The military has never acknowledged a link between Marrero's ailments and his time at Vieques, so he receives few disability or medical benefits from the Department of Veterans Affairs.

Neither the Navy nor the Justice Department, which is handling the government's defense, would discuss the islanders' lawsuit with CNN.

But Eaves said his clients don't believe that the military has fully disclosed the extent of the contamination on Vieques: "Like uranium was denied, then they admitted it."

Dr. John Wargo, a Yale professor who studies the effects of toxic exposures on human health, says he believes that people on the island are sick because of the Navy's bombing range.

"Vieques, in my experience of studying toxic substances, is probably one of the most highly contaminated sites in the world," he said. "This results from the longevity of the chemical release, the bombs, the artillery shells, chemical weapons, biological weapons, fuels, diesel fuels, jet fuels, flame retardants. These have all been released on the island, some at great intensity."

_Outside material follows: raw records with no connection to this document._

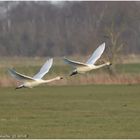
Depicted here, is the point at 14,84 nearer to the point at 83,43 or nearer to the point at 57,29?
the point at 83,43

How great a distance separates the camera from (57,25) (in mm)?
104812

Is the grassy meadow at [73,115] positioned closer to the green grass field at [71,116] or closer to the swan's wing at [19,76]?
the green grass field at [71,116]

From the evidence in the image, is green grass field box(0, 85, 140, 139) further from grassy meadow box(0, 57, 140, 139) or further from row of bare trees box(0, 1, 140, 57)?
row of bare trees box(0, 1, 140, 57)

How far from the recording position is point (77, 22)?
10188cm

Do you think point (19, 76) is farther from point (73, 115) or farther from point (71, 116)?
point (73, 115)

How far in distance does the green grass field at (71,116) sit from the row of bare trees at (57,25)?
4660cm

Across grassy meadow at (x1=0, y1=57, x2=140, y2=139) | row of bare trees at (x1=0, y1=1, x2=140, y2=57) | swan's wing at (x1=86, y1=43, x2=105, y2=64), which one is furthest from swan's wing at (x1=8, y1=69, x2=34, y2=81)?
row of bare trees at (x1=0, y1=1, x2=140, y2=57)

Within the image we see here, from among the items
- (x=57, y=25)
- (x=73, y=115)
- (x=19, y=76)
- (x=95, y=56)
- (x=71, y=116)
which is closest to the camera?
(x=19, y=76)

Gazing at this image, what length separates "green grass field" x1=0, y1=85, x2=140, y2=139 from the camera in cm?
1714

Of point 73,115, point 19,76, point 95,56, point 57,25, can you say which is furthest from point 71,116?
point 57,25

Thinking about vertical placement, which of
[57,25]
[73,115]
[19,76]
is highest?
[19,76]

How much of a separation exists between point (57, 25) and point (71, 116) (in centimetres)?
8376

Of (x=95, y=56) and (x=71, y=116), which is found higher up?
(x=95, y=56)

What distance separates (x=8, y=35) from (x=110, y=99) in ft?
222
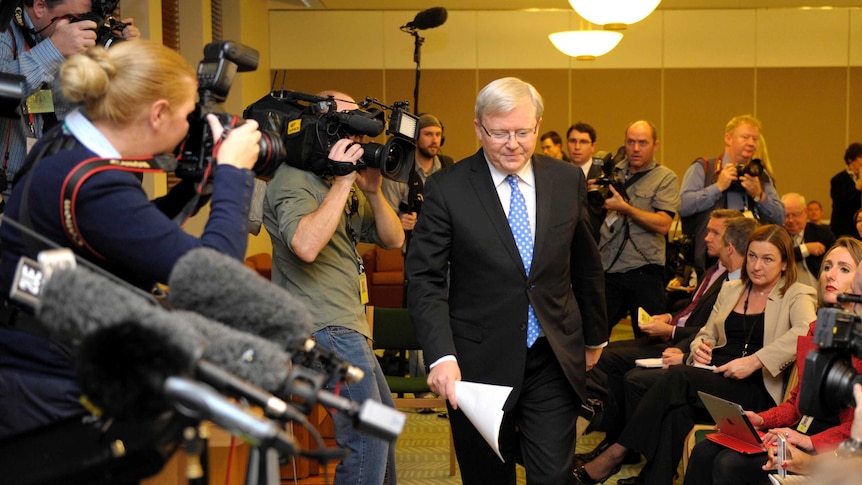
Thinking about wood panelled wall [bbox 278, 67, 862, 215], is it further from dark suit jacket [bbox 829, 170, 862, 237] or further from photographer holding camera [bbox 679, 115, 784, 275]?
photographer holding camera [bbox 679, 115, 784, 275]

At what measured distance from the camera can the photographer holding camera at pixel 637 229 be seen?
17.5 ft

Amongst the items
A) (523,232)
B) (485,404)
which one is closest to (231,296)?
(485,404)

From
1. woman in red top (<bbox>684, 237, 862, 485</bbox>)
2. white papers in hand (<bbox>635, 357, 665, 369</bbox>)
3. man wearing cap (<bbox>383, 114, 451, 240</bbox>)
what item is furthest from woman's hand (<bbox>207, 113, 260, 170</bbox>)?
man wearing cap (<bbox>383, 114, 451, 240</bbox>)

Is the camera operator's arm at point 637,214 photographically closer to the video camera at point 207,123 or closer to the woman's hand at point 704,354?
the woman's hand at point 704,354

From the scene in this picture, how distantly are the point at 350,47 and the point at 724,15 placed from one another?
395 centimetres

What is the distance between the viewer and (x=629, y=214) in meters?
5.44

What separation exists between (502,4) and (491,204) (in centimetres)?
743

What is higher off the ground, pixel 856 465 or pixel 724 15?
pixel 724 15

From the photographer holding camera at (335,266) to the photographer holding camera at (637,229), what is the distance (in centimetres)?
267

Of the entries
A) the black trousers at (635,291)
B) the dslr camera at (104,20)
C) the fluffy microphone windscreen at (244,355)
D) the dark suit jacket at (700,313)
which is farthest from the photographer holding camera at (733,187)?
the fluffy microphone windscreen at (244,355)

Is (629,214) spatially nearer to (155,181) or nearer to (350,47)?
(155,181)

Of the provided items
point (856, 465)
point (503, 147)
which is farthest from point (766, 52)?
point (856, 465)

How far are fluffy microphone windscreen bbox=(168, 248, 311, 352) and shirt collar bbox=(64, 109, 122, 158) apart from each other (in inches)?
13.1

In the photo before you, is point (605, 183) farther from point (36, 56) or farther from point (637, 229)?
point (36, 56)
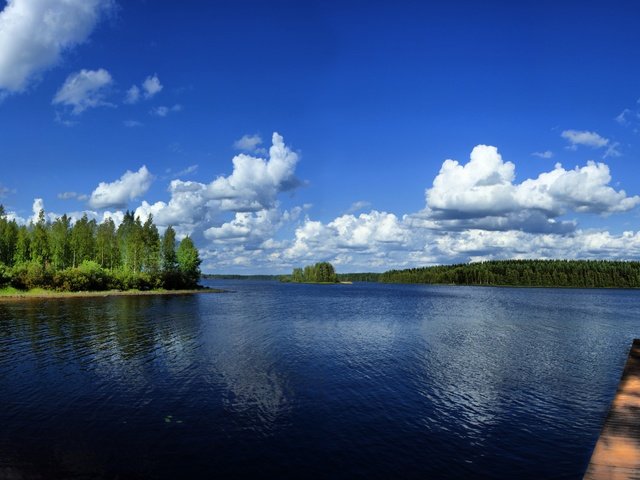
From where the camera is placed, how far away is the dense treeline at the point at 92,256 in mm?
123875

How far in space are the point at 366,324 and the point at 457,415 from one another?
45.9m

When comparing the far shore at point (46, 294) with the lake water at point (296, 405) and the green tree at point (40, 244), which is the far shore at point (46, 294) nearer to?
the green tree at point (40, 244)

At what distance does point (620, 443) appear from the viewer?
20094 mm

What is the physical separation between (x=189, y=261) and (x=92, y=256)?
41.6 meters

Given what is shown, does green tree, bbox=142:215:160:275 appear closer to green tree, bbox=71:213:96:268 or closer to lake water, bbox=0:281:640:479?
green tree, bbox=71:213:96:268

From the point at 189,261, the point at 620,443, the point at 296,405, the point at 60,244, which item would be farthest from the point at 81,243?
the point at 620,443

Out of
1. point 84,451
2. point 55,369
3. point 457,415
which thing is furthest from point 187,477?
point 55,369

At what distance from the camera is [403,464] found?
1903 cm

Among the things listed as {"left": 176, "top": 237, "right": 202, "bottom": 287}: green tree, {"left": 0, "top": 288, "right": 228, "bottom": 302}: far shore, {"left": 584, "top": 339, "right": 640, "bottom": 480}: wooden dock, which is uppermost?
{"left": 176, "top": 237, "right": 202, "bottom": 287}: green tree

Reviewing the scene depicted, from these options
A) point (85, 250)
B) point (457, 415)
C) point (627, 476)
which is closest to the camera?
point (627, 476)

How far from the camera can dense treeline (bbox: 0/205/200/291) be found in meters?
124

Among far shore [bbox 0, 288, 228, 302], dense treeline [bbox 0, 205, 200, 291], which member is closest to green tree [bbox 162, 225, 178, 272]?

Wargo is the author of a new book, "Green Intelligence," on how environments and toxic exposure affect human health. He is also expected to testify as an expert witness in the islanders' lawsuit.

He said the chemicals released by the munitions dropped on Vieques can be dangerous to human health and may well have sickened residents or veterans who served on the island.

"In my own mind, I think the islanders experienced higher levels of exposure to these substances than would be experienced in any other environment," Wargo said. "In my own belief, I think the illnesses are related to these exposures."

The effects of those chemicals could include cancer, damage to the nervous, immune and reproductive systems or birth defects, he said.

"This doesn't prove that the exposures caused those specific illnesses," Wargo added. "But it's a pretty convincing story from my perspective."

Since the Navy left the island, munitions it left behind "continue to leak, particularly from the east end of the island," Wargo said.

"My concerns are now predominantly what's happening in the coastal waters, which provide habitat for an array of fish, many species of which are often consumed by the population on the island," he said.

Scientists from the University of Georgia have documented the extent of the numerous unexploded ordinance and bombs that continue to litter the former bomb site and the surrounding waters. The leftover bombs continue to corrode, leaching dangerously high levels of carcinogens, according to researcher James Porter, associate dean of the university's Odum School of Ecology.

The Environmental Protection Agency designated parts of Vieques a Superfund toxic site in 2005, requiring the Navy to begin cleaning up its former bombing range. The service identified many thousands of unexploded munitions and set about blowing them up. But the cleanup effort has further outraged some islanders, who fear that more toxic chemicals will be released.

The U.S. government's response to their lawsuit is to invoke sovereign immunity, arguing that residents have no right to sue it. The government also disputes that the Navy's activities on Vieques made islanders ill, citing a 2003 study by scientists from the Centers for Disease Control and Prevention that found no link.

That study, however, has been harshly criticized by numerous scientists, and the CDC is embarking on a new effort to determine whether residents may have been sickened by the contamination from the Navy range.

Asked whether his duty on the island made him sick, Marrero responds, "Of course it did."

"This is American territory. The people that live here are American," he said. "You hurt someone, you have to take care of that person. And the government's just not doing anything about it."